Adductor canal block (ACB) provides effective analgesia after arthroscopic knee surgery. However, there is insufficient data regarding whether ACB should be performed before or after inflation of a thigh tourniquet. We aimed to investigate the efficacy of ACB performed before and after placement of a thigh tourniquet and evaluate associated quadriceps motor weakness.


ACB was performed before tourniquet inflation in the PreT group, and it was performed after inflation in the PostT group. In the PO group, ACB was performed at the end of surgery after deflation of the tourniquet.


There were no statistically significant differences between the groups in terms of demographic data. There was no statistically significant difference among the three groups in terms of total postoperative opioid consumption (P = 0.513). Patient satisfaction and the amount of rescue analgesia administered were also not significantly different between the groups. There was no significant difference in terms of static and dynamic visual analog scale scores between the groups (for 24 h: P = 0.306 and P = 0.271, respectively). The incidence of motor block was higher in the PreT group (eight patients) than in the PostT group (no patients) and the PO group (one patient) (P = 0.005).


Using a tourniquet before or after ACB did not result in differences in terms of analgesia quality; however, applying a tourniquet immediately after ACB may lead to quadriceps weakness.

### DATA FOR REVIEW:
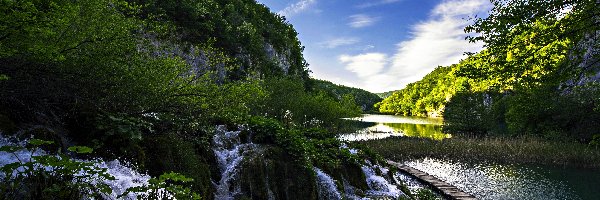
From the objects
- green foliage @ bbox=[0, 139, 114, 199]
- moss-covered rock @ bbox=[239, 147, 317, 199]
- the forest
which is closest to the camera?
green foliage @ bbox=[0, 139, 114, 199]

### WORK INSTRUCTION A:
List every P value reported in the adductor canal block text.
### WORK INSTRUCTION B:
Reproduce the stretch of the adductor canal block text from "There were no" through "to quadriceps weakness.".
The rows are not used in this work.

### WRITTEN REPLY A:
P = 0.513, P = 0.306, P = 0.271, P = 0.005

### WRITTEN REPLY B:
There were no statistically significant differences between the groups in terms of demographic data. There was no statistically significant difference among the three groups in terms of total postoperative opioid consumption (P = 0.513). Patient satisfaction and the amount of rescue analgesia administered were also not significantly different between the groups. There was no significant difference in terms of static and dynamic visual analog scale scores between the groups (for 24 h: P = 0.306 and P = 0.271, respectively). The incidence of motor block was higher in the PreT group (eight patients) than in the PostT group (no patients) and the PO group (one patient) (P = 0.005).


Using a tourniquet before or after ACB did not result in differences in terms of analgesia quality; however, applying a tourniquet immediately after ACB may lead to quadriceps weakness.